> **PROBLEM STATEMENT**: Write out the material below again, unchanged.

> **DATASET ENTRIES**:
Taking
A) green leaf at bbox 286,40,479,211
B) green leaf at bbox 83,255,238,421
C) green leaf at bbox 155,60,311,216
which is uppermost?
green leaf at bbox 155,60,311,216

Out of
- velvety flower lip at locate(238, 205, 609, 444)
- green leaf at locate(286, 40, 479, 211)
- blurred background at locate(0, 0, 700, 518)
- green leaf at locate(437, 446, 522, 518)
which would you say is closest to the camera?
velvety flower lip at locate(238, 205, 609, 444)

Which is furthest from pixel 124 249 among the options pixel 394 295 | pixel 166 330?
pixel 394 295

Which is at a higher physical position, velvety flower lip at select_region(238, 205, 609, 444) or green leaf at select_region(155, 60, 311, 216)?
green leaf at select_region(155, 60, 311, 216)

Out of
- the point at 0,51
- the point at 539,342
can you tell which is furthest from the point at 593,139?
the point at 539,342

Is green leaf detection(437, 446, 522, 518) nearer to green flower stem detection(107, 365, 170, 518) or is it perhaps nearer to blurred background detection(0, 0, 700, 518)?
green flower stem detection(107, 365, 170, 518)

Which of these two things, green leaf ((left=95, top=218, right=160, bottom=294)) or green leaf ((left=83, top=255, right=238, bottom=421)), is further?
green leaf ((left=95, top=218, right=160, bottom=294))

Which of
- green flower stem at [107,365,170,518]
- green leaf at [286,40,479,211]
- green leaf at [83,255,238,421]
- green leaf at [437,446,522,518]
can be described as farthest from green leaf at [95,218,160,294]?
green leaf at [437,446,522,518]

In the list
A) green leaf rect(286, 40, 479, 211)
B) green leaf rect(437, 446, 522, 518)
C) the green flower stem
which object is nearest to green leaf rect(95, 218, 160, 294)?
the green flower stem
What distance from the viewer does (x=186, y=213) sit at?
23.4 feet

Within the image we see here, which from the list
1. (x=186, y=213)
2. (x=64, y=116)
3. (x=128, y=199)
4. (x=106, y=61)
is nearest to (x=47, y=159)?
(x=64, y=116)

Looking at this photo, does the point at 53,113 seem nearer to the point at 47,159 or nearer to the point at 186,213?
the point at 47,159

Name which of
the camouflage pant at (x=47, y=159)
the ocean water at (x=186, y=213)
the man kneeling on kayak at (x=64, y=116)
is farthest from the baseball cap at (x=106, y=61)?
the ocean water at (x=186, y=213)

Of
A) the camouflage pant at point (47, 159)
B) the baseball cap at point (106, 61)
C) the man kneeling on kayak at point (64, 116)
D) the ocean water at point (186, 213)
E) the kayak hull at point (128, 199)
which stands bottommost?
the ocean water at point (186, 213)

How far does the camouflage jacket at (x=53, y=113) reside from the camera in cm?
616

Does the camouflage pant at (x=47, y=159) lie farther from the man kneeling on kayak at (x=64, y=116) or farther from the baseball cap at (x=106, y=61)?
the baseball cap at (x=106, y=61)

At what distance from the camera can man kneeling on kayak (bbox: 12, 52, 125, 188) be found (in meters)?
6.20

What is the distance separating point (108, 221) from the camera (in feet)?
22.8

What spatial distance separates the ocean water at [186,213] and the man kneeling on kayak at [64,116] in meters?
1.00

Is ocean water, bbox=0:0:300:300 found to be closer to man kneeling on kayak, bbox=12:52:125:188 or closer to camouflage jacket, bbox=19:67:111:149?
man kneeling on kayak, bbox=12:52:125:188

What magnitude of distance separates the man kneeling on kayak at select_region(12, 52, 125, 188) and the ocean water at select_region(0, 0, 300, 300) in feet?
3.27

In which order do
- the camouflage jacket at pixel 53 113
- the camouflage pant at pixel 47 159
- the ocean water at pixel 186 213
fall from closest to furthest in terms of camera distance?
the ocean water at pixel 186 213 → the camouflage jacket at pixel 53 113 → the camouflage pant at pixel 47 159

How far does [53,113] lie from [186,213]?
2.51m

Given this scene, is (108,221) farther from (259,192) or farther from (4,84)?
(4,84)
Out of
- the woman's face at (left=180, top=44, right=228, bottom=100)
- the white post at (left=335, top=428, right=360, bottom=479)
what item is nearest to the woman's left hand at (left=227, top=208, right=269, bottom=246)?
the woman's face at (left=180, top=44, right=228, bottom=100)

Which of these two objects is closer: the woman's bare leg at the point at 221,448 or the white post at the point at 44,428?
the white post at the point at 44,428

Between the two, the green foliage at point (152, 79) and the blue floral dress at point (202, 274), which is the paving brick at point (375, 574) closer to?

> **OUTPUT FOR THIS TASK**:
Taking
A) green leaf at bbox 286,40,479,211
B) green leaf at bbox 83,255,238,421
C) green leaf at bbox 155,60,311,216
which is uppermost?
green leaf at bbox 155,60,311,216

Out of
- velvety flower lip at locate(238, 205, 609, 444)
- green leaf at locate(286, 40, 479, 211)
- blurred background at locate(0, 0, 700, 518)
- green leaf at locate(437, 446, 522, 518)
which would you say is closest to the camera?
velvety flower lip at locate(238, 205, 609, 444)

Which is furthest from pixel 124 249 among the options pixel 394 295 | pixel 166 330?
pixel 394 295

Which is at a higher physical position, velvety flower lip at select_region(238, 205, 609, 444) or green leaf at select_region(155, 60, 311, 216)?
green leaf at select_region(155, 60, 311, 216)

Out of
- the point at 0,51
- the point at 539,342
can you tell which is furthest from the point at 593,139?
the point at 539,342

Is green leaf detection(437, 446, 522, 518) nearer to green flower stem detection(107, 365, 170, 518) or is it perhaps nearer to blurred background detection(0, 0, 700, 518)?
green flower stem detection(107, 365, 170, 518)

Which of these two things, green leaf ((left=95, top=218, right=160, bottom=294)) or green leaf ((left=83, top=255, right=238, bottom=421)), is further?
green leaf ((left=95, top=218, right=160, bottom=294))

Which of
- green flower stem at [107,365,170,518]
- green leaf at [286,40,479,211]
- green leaf at [83,255,238,421]
- green leaf at [437,446,522,518]
can be described as farthest from green leaf at [95,218,160,294]?
green leaf at [437,446,522,518]

In the list
A) green leaf rect(286, 40, 479, 211)
B) green leaf rect(437, 446, 522, 518)
C) the green flower stem
which object is nearest to green leaf rect(95, 218, 160, 294)?
the green flower stem
What distance from the viewer does (x=186, y=213) sit at?
23.4 feet

Within the image we see here, which from the list
1. (x=186, y=213)
2. (x=64, y=116)
3. (x=128, y=199)
4. (x=106, y=61)
is nearest to (x=47, y=159)?
(x=64, y=116)

Looking at this photo, does the point at 53,113 seem nearer to the point at 47,159 or nearer to the point at 186,213?
the point at 47,159

Name which of
the camouflage pant at (x=47, y=159)
the ocean water at (x=186, y=213)
the man kneeling on kayak at (x=64, y=116)
is farthest from the baseball cap at (x=106, y=61)?
the ocean water at (x=186, y=213)

Of
A) the camouflage pant at point (47, 159)
B) the baseball cap at point (106, 61)
C) the man kneeling on kayak at point (64, 116)
D) the ocean water at point (186, 213)
E) the kayak hull at point (128, 199)
which stands bottommost?
the ocean water at point (186, 213)

How far does the camouflage jacket at (x=53, y=113) reside from the camera in cm?
616

Does the camouflage pant at (x=47, y=159) lie farther from the man kneeling on kayak at (x=64, y=116) or farther from the baseball cap at (x=106, y=61)?
the baseball cap at (x=106, y=61)

At what distance from the camera can man kneeling on kayak (bbox: 12, 52, 125, 188) be found (in meters)?
6.20

What is the distance separating point (108, 221) from the camera (in feet)?
22.8

What spatial distance separates the ocean water at [186,213] and the man kneeling on kayak at [64,116] in meters?
1.00

Is ocean water, bbox=0:0:300:300 found to be closer to man kneeling on kayak, bbox=12:52:125:188 or closer to camouflage jacket, bbox=19:67:111:149?
man kneeling on kayak, bbox=12:52:125:188

What magnitude of distance separates the man kneeling on kayak at select_region(12, 52, 125, 188) and the ocean water at select_region(0, 0, 300, 300) in feet?
3.27

In which order do
- the camouflage jacket at pixel 53 113
- the camouflage pant at pixel 47 159
- the ocean water at pixel 186 213
fall from closest to furthest in terms of camera distance?
the ocean water at pixel 186 213 → the camouflage jacket at pixel 53 113 → the camouflage pant at pixel 47 159

How far does [53,113] lie from [186,213]?
2.51m

Given this scene, is (108,221) farther from (259,192) or farther from (4,84)?
(4,84)
Out of
- the woman's face at (left=180, top=44, right=228, bottom=100)
- the white post at (left=335, top=428, right=360, bottom=479)
what item is nearest to the woman's left hand at (left=227, top=208, right=269, bottom=246)?
the woman's face at (left=180, top=44, right=228, bottom=100)

Which of these two objects is closer: the woman's bare leg at the point at 221,448 or the white post at the point at 44,428?
the white post at the point at 44,428

Between the two, the green foliage at point (152, 79) and the blue floral dress at point (202, 274), which is the paving brick at point (375, 574) closer to?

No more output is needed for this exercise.